Our findings of clustering of putative colorectal nociceptors in the caudal region of the DRG could have significant implications for the design of DRG neuromodulations that target lumbosacral DRG for managing IBS‐related visceral pain. There are several obvious advantages to targeting the DRG. First, the confined location of DRG in inter‐vertebral foramina can significantly reduce electrode lead movement due to changes in patient posture (Zhang et al. 2014). Second, DRG are located outside the enclosure of cerebrospinal fluid, and are less likely to be influenced by patient posture. Third, DRG contain the somata of sensory afferent neurons only, thus permitting selective neuromodulation of the sensory innervation by avoiding the motor efferents. Fourth, afferent sensitization correlates with the pathophysiology of the somata in the DRG, including changes in excitability (Gold and Flake 2005), gene expression (Zhang et al. 1998; Obata and Noguchi 2004, 2006; Miller et al. 2009), membrane and cytosol protein levels (Gold 1999), and glial cell functions (Schaeffer et al. 2010). Thus, DRG neuromodulation could have a profound therapeutic impact that outlasts the duration of stimulation (Pope et al. 2013). Thus, outcomes from this study and future studies using optical electrophysiology to characterize colorectal DRG in health and disease will have great impacts on the non‐drug management of IBS‐related visceral pain via DRG neuromodulation. In particular, the function and topology of colorectal DRG neurons in the context of prolonged visceral pain await further investigations in long‐term mouse models of IBS.
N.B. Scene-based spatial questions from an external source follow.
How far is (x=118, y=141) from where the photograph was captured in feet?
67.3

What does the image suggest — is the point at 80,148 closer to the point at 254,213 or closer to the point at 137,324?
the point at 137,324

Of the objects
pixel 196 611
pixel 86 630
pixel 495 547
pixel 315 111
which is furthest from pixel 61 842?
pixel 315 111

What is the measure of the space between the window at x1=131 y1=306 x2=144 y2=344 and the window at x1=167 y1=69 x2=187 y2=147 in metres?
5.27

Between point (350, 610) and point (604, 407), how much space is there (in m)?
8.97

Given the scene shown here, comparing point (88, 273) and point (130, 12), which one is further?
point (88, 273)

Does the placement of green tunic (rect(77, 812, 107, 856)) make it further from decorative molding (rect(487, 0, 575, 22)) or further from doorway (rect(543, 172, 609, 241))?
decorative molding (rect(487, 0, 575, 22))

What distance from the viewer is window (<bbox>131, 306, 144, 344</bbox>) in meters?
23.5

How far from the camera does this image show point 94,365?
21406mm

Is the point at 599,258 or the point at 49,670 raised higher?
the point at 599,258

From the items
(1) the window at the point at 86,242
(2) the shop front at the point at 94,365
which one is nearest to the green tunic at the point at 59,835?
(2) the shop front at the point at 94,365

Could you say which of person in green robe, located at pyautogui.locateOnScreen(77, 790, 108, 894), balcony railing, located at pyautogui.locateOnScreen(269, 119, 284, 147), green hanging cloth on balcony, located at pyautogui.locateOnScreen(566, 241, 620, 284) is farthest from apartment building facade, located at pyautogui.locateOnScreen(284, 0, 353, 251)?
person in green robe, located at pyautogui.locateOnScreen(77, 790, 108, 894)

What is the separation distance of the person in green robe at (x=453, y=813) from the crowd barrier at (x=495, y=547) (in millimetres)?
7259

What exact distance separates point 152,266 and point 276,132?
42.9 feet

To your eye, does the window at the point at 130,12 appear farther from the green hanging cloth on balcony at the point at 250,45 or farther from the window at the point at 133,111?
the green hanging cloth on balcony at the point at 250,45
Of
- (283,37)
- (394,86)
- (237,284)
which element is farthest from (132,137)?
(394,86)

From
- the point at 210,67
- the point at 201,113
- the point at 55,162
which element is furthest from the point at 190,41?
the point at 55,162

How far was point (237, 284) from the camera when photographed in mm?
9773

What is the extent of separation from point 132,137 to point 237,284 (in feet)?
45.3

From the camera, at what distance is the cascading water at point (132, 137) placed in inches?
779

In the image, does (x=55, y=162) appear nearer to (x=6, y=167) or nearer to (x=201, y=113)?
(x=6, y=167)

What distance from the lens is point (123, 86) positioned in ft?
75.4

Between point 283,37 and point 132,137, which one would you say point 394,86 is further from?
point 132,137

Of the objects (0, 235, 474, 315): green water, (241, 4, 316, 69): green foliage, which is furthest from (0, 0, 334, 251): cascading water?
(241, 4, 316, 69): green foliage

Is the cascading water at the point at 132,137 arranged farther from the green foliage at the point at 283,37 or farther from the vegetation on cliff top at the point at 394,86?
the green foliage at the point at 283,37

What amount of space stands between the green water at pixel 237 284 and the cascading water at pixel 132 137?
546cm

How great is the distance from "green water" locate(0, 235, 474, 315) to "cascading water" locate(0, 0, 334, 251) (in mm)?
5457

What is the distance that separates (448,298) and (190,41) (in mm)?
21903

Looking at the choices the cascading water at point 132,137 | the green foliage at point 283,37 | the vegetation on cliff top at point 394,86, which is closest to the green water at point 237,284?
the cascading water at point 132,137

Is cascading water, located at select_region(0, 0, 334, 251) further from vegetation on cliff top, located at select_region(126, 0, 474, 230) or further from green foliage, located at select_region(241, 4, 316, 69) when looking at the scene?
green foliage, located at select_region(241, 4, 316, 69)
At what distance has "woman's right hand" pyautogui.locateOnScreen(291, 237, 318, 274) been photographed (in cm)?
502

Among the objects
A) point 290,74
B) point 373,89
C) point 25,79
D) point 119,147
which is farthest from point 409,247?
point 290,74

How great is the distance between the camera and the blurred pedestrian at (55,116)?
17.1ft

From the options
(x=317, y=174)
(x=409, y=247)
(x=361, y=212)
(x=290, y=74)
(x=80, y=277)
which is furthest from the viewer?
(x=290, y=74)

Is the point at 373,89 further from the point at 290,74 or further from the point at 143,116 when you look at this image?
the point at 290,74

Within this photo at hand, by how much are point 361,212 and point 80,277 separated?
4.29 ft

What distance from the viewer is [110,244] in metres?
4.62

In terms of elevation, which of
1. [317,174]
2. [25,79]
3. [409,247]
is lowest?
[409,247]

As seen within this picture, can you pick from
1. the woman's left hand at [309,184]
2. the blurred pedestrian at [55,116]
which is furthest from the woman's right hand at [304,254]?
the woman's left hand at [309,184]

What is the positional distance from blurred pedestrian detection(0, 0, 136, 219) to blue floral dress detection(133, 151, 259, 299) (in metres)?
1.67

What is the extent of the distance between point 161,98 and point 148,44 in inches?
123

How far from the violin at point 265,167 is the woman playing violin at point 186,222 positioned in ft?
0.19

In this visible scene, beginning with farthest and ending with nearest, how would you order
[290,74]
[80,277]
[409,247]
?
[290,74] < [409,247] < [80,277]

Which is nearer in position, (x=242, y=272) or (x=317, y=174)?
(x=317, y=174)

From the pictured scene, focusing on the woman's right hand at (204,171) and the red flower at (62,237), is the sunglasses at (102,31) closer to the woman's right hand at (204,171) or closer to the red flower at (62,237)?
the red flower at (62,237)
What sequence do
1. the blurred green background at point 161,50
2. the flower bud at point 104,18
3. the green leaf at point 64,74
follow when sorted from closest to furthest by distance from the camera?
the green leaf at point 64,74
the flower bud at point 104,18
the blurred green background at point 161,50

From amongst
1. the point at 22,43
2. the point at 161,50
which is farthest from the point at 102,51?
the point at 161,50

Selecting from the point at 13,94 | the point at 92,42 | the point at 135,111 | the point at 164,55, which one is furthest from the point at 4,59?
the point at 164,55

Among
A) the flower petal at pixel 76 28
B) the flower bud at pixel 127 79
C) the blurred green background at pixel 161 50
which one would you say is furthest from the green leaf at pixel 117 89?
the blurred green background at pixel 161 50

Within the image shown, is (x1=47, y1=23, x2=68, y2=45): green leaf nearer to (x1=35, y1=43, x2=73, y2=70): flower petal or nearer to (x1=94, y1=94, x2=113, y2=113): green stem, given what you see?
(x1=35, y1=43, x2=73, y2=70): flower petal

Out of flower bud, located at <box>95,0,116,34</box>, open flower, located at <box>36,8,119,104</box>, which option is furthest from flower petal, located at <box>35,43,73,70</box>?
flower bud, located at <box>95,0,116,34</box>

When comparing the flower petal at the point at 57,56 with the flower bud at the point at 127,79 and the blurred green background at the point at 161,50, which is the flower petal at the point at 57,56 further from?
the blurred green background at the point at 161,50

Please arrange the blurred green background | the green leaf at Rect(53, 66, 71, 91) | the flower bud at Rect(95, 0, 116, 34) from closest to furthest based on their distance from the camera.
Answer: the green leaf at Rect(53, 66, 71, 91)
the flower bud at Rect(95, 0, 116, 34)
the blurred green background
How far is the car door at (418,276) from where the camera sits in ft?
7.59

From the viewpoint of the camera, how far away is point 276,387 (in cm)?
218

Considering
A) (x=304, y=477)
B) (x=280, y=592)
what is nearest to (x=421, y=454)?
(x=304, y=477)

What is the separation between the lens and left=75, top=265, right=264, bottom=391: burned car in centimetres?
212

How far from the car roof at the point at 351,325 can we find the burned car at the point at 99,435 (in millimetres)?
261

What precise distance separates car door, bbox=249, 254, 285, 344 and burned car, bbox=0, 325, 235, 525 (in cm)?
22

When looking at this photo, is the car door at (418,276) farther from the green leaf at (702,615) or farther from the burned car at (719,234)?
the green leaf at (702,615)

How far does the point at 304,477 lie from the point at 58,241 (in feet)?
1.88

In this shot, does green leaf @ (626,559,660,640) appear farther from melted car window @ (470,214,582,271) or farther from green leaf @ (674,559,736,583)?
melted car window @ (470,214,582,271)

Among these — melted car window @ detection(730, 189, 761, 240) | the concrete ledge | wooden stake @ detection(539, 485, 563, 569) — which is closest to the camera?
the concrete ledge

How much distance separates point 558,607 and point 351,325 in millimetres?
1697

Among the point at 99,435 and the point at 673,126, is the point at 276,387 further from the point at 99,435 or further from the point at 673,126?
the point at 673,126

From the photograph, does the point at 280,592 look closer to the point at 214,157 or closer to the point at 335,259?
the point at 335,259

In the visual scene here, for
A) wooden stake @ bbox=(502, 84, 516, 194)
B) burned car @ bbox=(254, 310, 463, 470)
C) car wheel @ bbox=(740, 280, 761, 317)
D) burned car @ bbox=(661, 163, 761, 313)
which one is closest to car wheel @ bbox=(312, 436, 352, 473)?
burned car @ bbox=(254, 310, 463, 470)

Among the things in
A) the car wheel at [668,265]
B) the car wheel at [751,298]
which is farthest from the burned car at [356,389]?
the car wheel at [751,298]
In summary, we utilized an optical electrophysiology approach to conduct high‐throughput recordings from mouse colorectal afferents in the lumbosacral DRG. Using a high‐speed ultra‐low noise sCMOS camera and self‐developed plug‐in program to automatically analyze evoked GCaMP6f transients, we characterized the functional responses of 791 colorectal neurons to graded colorectal distension and luminal shear flow. We also revealed for the first time that high‐threshold muscular afferents are clustered in the caudal region of the L6 DRG. Further research using this established optical recording approach is required to reveal changes of topological distributions of DRG neurons in the context of peripheral afferent sensitization in prolonged visceral pain.

Conflict of Interest

The authors claim no conflict of interests.